Monday, May 2, 2011
CHARLES JOHNSON: STAGE AND SCREEN
Over the years some of my stories have been staged, filmed, and adapted for radio. Let me work slowly through some of these things as I look over my curriculum vitae.
The novel Faith and the Good Thing was adapted as a play by Keli Garrett and staged by City Lit Theater and Chicago Theater Company at Bailiwick Arts Center (March 16--April 20, 1995) and Chicago Theater Company (April 21--May 28, 1995). That play received nominations in five categories for the first annual Black Theater Alliance Awards and won the first two: Best Actress (Lydia Gartin), Best Supporting Actress (Lisa Biggs), with nominations for Best Supporting Actor, Best Lighting Design, and Best Play.
Among my short stories, "Menagerie" was performed as a play (five amateur performances) at the Ruth Taylor Theater at Trinity University in 1991, directed by Shobie Partos. It was also presented on "Short Subjects" by Symphony Space on National Public Radio, read by Gloria Foster (June 3, 1995) and included in Volume 9 of "Selected Shorts: A Celebration of the Short Story," a two-cassette audio tape sold by Symphony Space.
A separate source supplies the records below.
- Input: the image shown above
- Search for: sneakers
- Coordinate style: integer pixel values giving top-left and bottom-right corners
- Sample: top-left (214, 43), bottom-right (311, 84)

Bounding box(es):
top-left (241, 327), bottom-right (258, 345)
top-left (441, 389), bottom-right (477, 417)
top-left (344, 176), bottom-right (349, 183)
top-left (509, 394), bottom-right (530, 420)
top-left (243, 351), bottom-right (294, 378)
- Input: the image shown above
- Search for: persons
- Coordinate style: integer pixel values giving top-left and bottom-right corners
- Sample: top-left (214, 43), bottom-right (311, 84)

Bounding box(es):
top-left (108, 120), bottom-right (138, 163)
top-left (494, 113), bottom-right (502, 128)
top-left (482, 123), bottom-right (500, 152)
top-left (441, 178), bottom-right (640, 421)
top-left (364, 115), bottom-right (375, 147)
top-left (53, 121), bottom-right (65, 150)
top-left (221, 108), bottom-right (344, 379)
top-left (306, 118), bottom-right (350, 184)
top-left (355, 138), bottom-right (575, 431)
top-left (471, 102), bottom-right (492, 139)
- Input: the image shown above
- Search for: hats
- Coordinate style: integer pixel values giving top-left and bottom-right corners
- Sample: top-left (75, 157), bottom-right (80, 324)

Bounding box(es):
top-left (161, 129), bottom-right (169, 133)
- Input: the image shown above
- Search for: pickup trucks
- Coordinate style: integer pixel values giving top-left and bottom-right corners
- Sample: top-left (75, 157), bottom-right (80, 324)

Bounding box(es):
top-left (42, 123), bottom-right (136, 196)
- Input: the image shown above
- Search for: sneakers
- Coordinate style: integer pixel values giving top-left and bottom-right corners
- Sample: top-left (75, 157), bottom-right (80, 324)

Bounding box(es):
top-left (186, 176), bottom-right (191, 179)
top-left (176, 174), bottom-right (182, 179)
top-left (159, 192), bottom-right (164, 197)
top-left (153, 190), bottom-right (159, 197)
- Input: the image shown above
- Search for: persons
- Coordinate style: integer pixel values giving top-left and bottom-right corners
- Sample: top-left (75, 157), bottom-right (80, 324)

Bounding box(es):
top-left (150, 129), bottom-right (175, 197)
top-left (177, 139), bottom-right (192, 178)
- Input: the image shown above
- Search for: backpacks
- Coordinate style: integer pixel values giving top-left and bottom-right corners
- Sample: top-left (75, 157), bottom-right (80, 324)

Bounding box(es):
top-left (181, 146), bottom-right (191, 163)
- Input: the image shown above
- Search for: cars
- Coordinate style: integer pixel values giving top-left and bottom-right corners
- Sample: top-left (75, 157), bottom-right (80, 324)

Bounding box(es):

My story "A Soldier for the Crown" was also included in 2004 in "Selected Shorts: Handsome and Lonesome," read by Ruben Santiago-Hudson. "Cultural Relativity" was made into a short, funny film entitled "In His Kiss" by David S. DeCrane and shown at the Newport Beach Film Festival on April 17, 2004.
The story "China" was adapted by film-maker Jeffrey Wray as a one-hour drama that aired on PBS. Wray wrote a fine screenplay for this, but I found his casting and directing to be disappointing so I don't talk much about this adaptation.
Regarding Dreamer, I've been approached by actor Jon Voight (he wanted to be involved but not to act because he didn't see a role for himself in it) and folks at a New York film company about filming that novel but, as with many Hollywood conversations, the right deal package didn't materialize.
In the early '90s I sat for four days in a Seattle studio recording the first 3-hour audio-cassette for Middle Passage (Penguin/Highbridge); the most recent recorded book version is narrated by Dion Graham (Griot Audio).
As for Hollywood, Middle Passage has been optioned three times. First by Tri-Star, then Interscope. On those occasions, first Warrington, then Reginald Hudlin were attached to the projects, and I wrote two screenplay adaptations for those studios. Tri-Star didn't work out for us because their executives wanted to remove the Allmuseri god from the novel, which Warrington and I refused to do. The screenplay for Interscope was the best since we added a whole new act in which we see the sailors on the Republic---but not Rutherford Calhoun---raid the village of the Allmuseri and, after a breathtaking battle, leave their ancestral home in smoldering ruins, then lead the survivors away (along with Rutherford) in chains. That is not in the novel. The third option was at Warner Brothers, where John Singleton wanted to direct it. Some years ago, he called me out of the clear blue to tell me he'd "finally" found his choice among actors to play the important role of Capt. Ebenzer Falcon, Peter Dinklage.
I think maybe one day Middle Passage will be filmed, perhaps during my lifetime or after my life is over. It's now 21 years old, in its 20th printing from Scribner, and is taught widely at colleges and universities each year. But Hollywood has never filmed a black epic (As one of my UW colleagues once put it, Middle Passage begins as a picaresque, becomes an epic, and ends as a romance.) And bear in mind this would be a very expensive movie to make well, at least $100 million (and that's a 1990s estimate made before foreign financing became so important for American movies). At that cost, a studio puts itself at risk for that year. And this story presents two, difficult production challenges. First, it's a period drama, which means all costumes, props, etc., must be circa the mid-1800s. (Think of how painstakingly James Cameron worked to get that accurate, right down to the silverware in Titanic.) Secondly, as a sea adventure story, it has to be shot on the water, and we know how difficult the elements can be to work with during a shoot. I would not want to see it done badly (or cheaply) as a film.
However, as we know, once an author signs away his film rights, he has no control whatsoever over how his story will be interpreted or how the film will turn out---it helps if the author does the screenplay and/or serves in some capacity as a "producer," but even that sort of participation is no guarantee he'll be pleased with the final product, for in so many cases the story may be basically seen by a studio as a vehicle for its star or someone the studio executives want to do business with (Remember Jack Nicholson in One Flew Over the Cuckoo's Nest and how Ken Kesey had his named removed from that film?) No one ever sets out to make a bad movie, but it's rare when all the aspects of film-making involved---the right casting, a director with a literary sensibility like Stanley Kubrick, a well-written screenplay, good editing, and funding---come together in a perfect combination to create an outstanding film. To be honest, I think it's something of a miracle when that does happen.